Namun, kebahagiaan itu bercampur dengan kesedihan yang tak terucap. Banyak dari pengantin dan tamu undangan adalah korban selamat dari serangan-serangan mematikan pasukan Israel yang merenggut nyawa anggota keluarga mereka, menghancurkan rumah, dan memutus masa depan yang pernah mereka bayangkan.

Pernikahan sebagai pesan kehidupan

Salah satunya adalah Muhammad Al-Shafii, seorang pengantin pria yang kini hidup sebagai pengungsi setelah kehilangan seluruh keluarganya.

Kepada Al Jazeera Net, ia mengatakan bahwa partisipasinya dalam pernikahan massal ini adalah bentuk perlawanan paling sederhana namun paling bermakna: pesan tentang kehidupan dan tekad untuk tetap bertahan.

Nada serupa disampaikan Ahmad Shlalil.

“Meski darah dan kehancuran ada di mana-mana, kami tetap bersikeras memegang setiap kesempatan untuk merasakan kegembiraan dan kebahagiaan,” ujarnya.

Dengan mata berbinar, Muhammad Abu Taita menggambarkan pernikahannya sebagai “kebahagiaan yang istimewa”.

Ia menilai inisiatif-inisiatif amal semacam ini sangat membantu generasi muda Gaza untuk berani menikah, terutama di tengah keterpurukan ekonomi akibat perang yang belum benar-benar usai.
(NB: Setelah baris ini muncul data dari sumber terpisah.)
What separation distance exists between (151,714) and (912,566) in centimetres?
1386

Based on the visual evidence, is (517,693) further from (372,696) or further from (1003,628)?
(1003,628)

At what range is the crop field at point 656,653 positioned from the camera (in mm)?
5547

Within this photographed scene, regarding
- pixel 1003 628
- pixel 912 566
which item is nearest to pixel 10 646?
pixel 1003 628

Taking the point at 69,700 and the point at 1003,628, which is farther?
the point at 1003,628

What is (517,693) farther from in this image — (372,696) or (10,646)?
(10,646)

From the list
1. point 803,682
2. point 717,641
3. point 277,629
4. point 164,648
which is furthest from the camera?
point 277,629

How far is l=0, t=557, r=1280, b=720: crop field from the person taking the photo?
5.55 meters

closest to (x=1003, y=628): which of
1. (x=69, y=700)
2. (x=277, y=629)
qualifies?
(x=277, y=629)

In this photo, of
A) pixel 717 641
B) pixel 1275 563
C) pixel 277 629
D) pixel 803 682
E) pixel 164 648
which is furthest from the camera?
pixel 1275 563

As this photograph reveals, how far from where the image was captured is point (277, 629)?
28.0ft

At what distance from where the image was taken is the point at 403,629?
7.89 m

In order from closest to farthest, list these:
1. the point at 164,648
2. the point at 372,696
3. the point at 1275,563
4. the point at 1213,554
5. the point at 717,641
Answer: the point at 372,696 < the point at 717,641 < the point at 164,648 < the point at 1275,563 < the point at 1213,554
Memanfaatkan situasi yang relatif lebih tenang setelah penandatanganan kesepakatan gencatan senjata pada 10 Oktober lalu, warga Gaza berupaya menata kembali kehidupan mereka. Minat untuk menikah pun meningkat.

Sekitar 2 pekan sebelumnya, 54 pasangan juga mengikuti pernikahan massal serupa di kawasan Al-Mawasi, sebelah barat Khan Younis, yang diselenggarakan oleh lembaga kemanusiaan Al-Faris Al-Shahim 3.
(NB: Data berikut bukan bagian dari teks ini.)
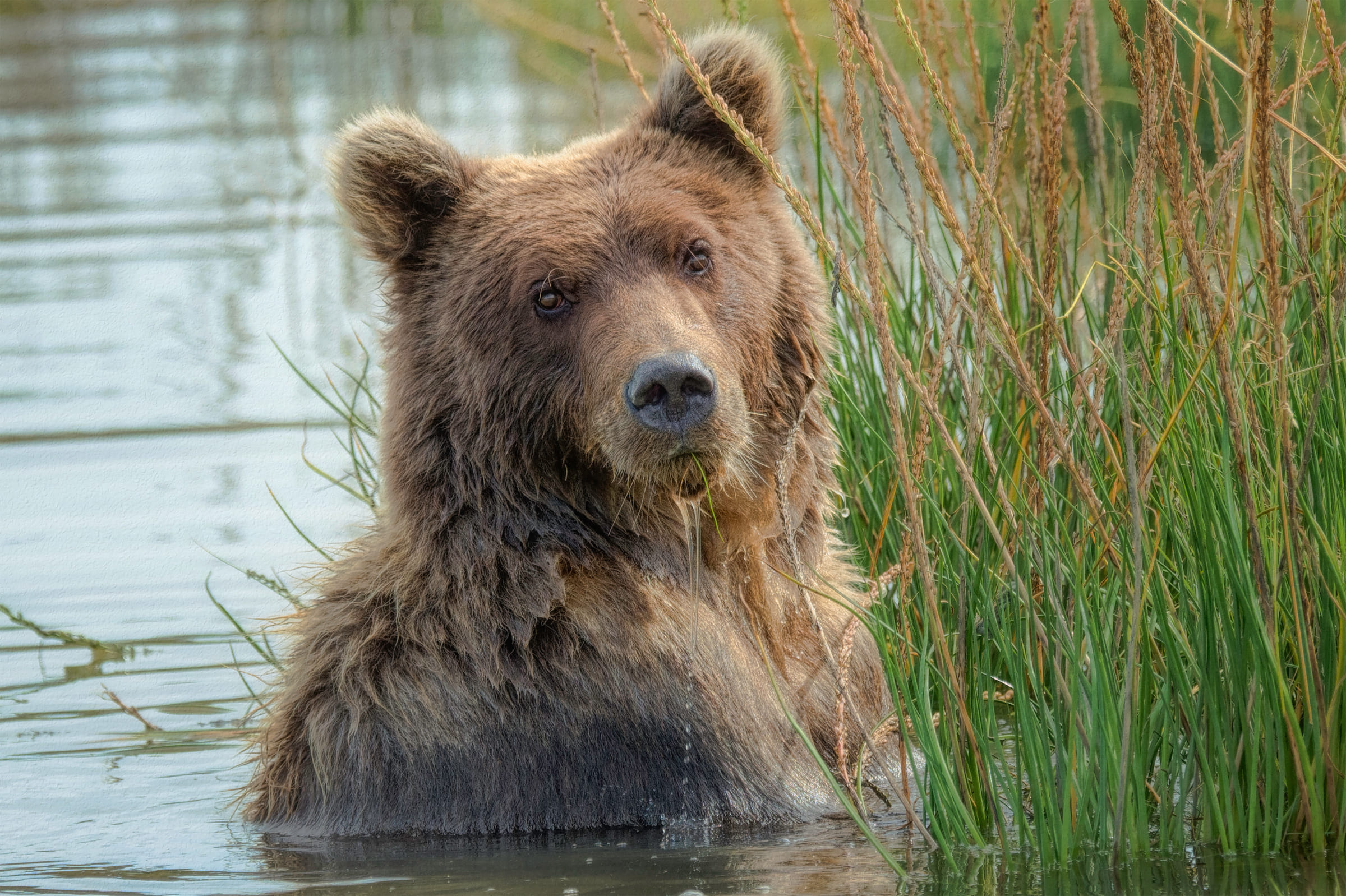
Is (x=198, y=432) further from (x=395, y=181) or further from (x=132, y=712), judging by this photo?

Harapan yang bertahan di tengah luka

Koordinator media acara tersebut, Alaa Abdul Fattah, mengatakan kepada Al Jazeera Net bahwa selama perang, pendudukan Israel berusaha “mengeksekusi dan menghancurkan seluruh tanda-tanda kehidupan di Gaza”.
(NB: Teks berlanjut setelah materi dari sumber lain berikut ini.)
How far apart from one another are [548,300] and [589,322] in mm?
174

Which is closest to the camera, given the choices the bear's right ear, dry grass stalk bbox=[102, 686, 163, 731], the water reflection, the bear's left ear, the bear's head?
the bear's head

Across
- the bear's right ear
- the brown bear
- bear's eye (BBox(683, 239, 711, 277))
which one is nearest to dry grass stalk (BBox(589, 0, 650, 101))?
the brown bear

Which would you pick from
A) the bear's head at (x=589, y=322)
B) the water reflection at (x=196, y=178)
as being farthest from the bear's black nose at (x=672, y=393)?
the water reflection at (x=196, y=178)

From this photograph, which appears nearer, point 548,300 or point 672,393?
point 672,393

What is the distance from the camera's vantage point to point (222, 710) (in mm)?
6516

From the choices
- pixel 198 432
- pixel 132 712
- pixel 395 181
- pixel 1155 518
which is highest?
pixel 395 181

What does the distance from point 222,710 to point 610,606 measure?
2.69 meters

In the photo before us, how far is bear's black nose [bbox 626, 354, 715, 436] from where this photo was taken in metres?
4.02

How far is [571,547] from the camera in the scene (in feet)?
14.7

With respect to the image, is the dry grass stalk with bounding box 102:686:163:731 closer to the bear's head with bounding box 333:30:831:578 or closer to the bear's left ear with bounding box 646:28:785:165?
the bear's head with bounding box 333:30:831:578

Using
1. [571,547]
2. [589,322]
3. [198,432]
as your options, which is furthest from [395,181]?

“Hari ini, kami datang untuk menghidupkan kembali harapan akan kehidupan dan masa depan,” ujarnya.

Pernikahan massal yang menyatukan 203 pasangan ini, kata dia, mengirimkan pesan yang jelas: warga Palestina di Gaza layak untuk hidup.

“Ini adalah pernyataan bahwa kami adalah bangsa yang mencintai kehidupan, sejauh apa pun kami mampu meraihnya,” tambahnya.

Menurut Abdul Fattah, inisiatif-inisiatif seperti ini membawa kebahagiaan yang menyebar dari satu rumah ke rumah lain, dari satu jalan ke jalan berikutnya—mengusir, meski sejenak, bayang-bayang duka yang selama dua tahun menyelimuti Gaza dengan darah dan kehancuran.